The Chinese media openly questioned whether he should retire rather than bid for a record third Olympic title.
But Lin rolled back the years to pull off a sensational victory in Kuala Lumpur.
He could scarcely have asked for a tougher start than Chinese Taipei's world number three Chou Tien-chen, but managed to come through 21-19 in the third.
Lin's next test came against Kanta Tsunemaya, the man who knocked him out of the All England.
The Japanese took the opening game, but Lin roared back to win 16-21, 21-17, 21-10 and reach the semi-finals.
Next up was compatriot Shi Yuqi, one of Lin's main rivals for a spot in Tokyo.
He was taken the distance again, but won through 21-19, 16-21, 21-12 to set up a final with his other great Chinese rival Chen Long.
Chen had also returned to form in Malaysia, defeating Kidambi Srikanth of India and Indonesia's Jonatan Christie - conqueror of both world number one Kento Momota and Viktor Axelsen - to reach the final.
Lin made a slow start as Chen powered through the first game 21-9.
But with the crowd clearly on his side, the veteran clawed his way back into the match with some outstanding defence and net play.
Chen's errors began to mount, and Lin eventually clinched victory 9-21, 21-17, 21-11.
Lin admitted afterwards that he was not sure whether he would be able to reach his previous heights.
He said, "My performance last year was not ideal.

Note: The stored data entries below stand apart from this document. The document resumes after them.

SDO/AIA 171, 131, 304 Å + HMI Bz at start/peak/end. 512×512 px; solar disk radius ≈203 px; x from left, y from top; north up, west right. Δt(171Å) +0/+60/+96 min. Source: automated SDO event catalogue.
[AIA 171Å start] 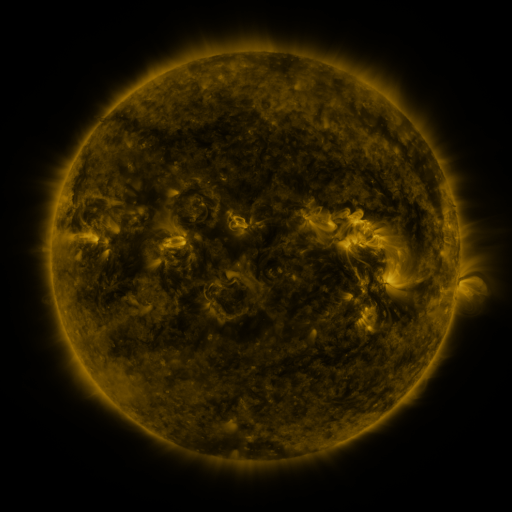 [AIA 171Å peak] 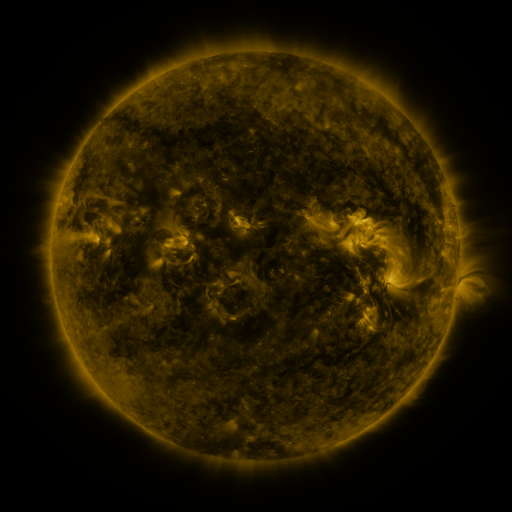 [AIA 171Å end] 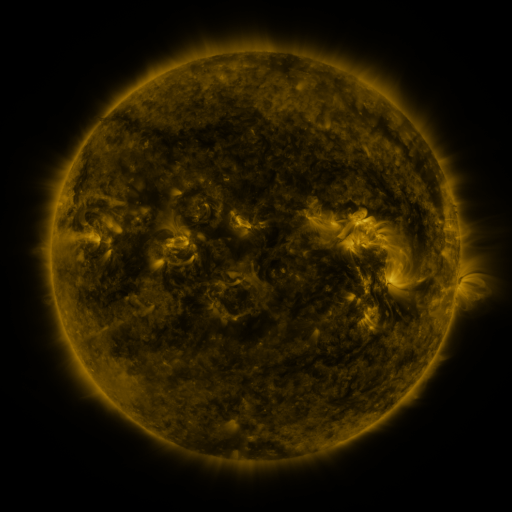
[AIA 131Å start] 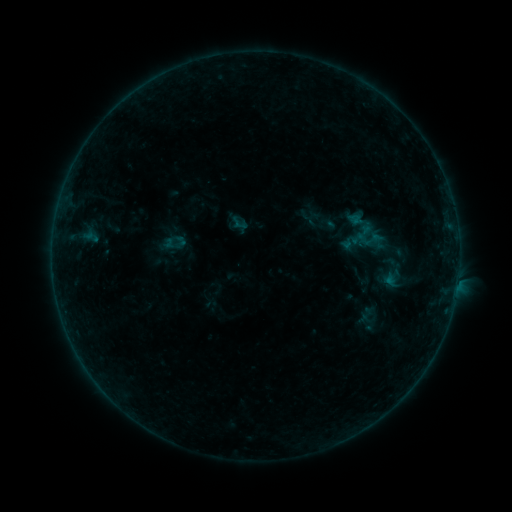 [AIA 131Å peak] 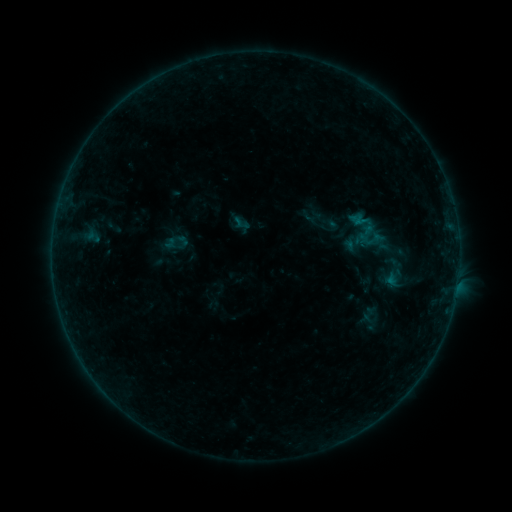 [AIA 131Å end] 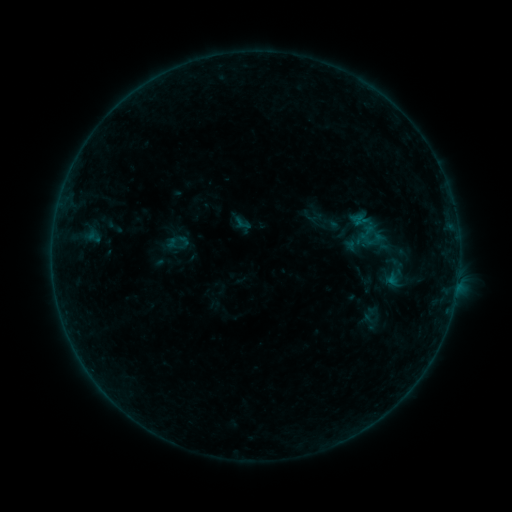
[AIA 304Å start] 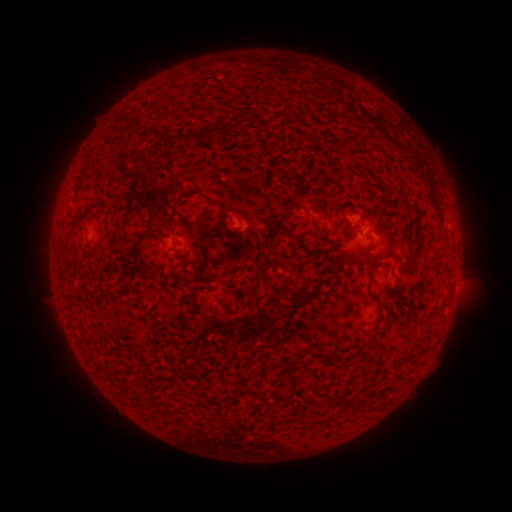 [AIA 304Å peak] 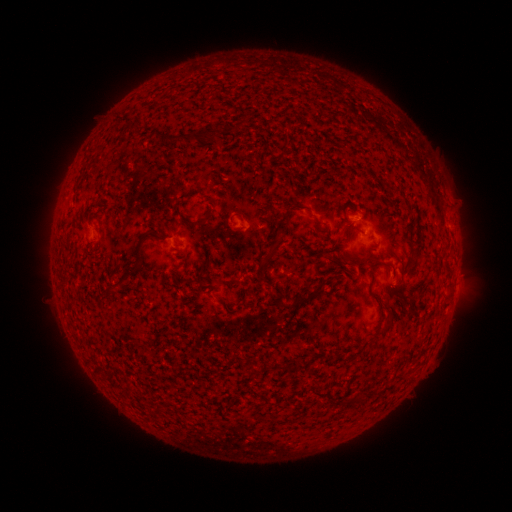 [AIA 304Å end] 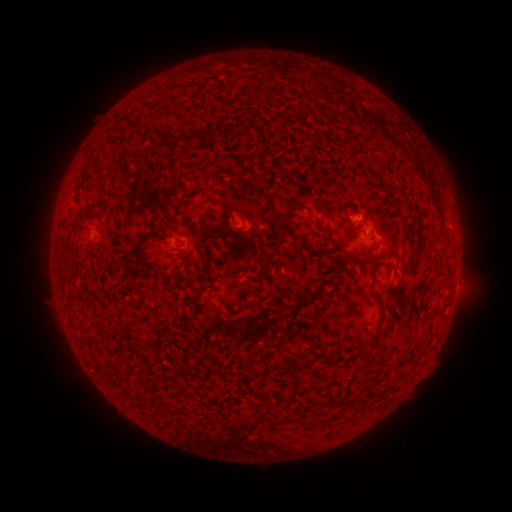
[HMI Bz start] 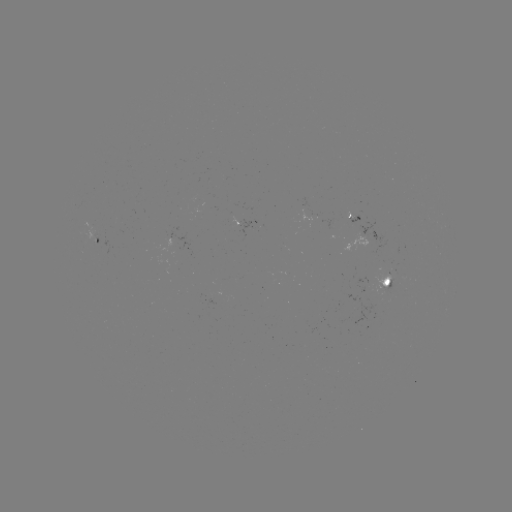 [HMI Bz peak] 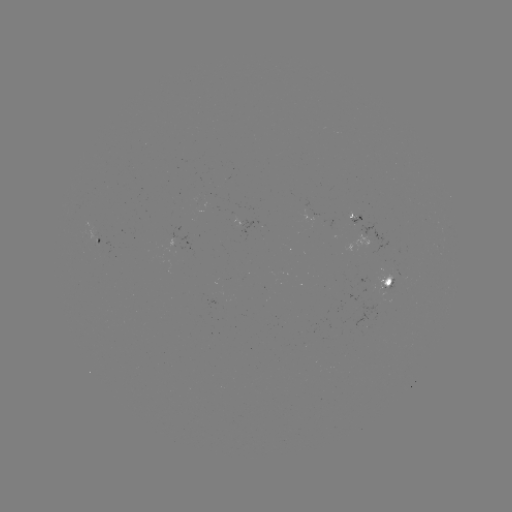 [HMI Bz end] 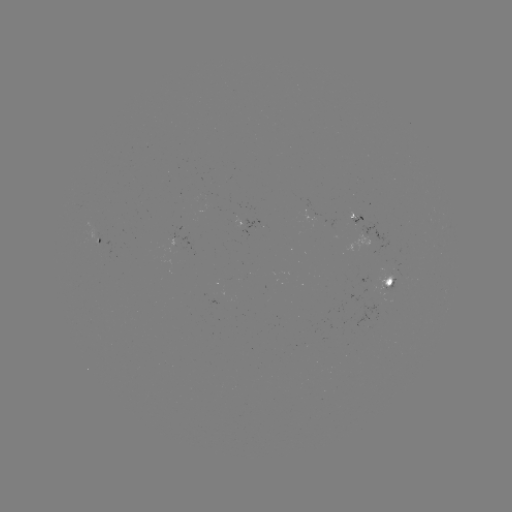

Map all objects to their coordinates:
emerging-flux region: (87, 234)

As a result I was under a lot of pressure and I had doubts about myself.
"I have been playing for so many years, now that I’m at the tail end of my career, I hope everyone can understand that it’s normal my form fluctuates.
"I didn't play at an exceptionally high level in this tournament. All I did was stick to my strategy and play to my strengths."
And Lin was delighted to receive his medal and winner's cheque from his old rival Lee Chong Wei.
"It was certainly a special moment to receive the prize from him."
“He’s looking great and healthy. I’m sure we’re going to meet again on court soon."
Lee also shared his light-hearted exchange on the podium with Chen, the man who beat him in the Rio 2016 final.
The Malaysian star is expected to return to action in the next few weeks before setting his sights on Tokyo 2020.
And what chance a repeat of the podium from London 2012?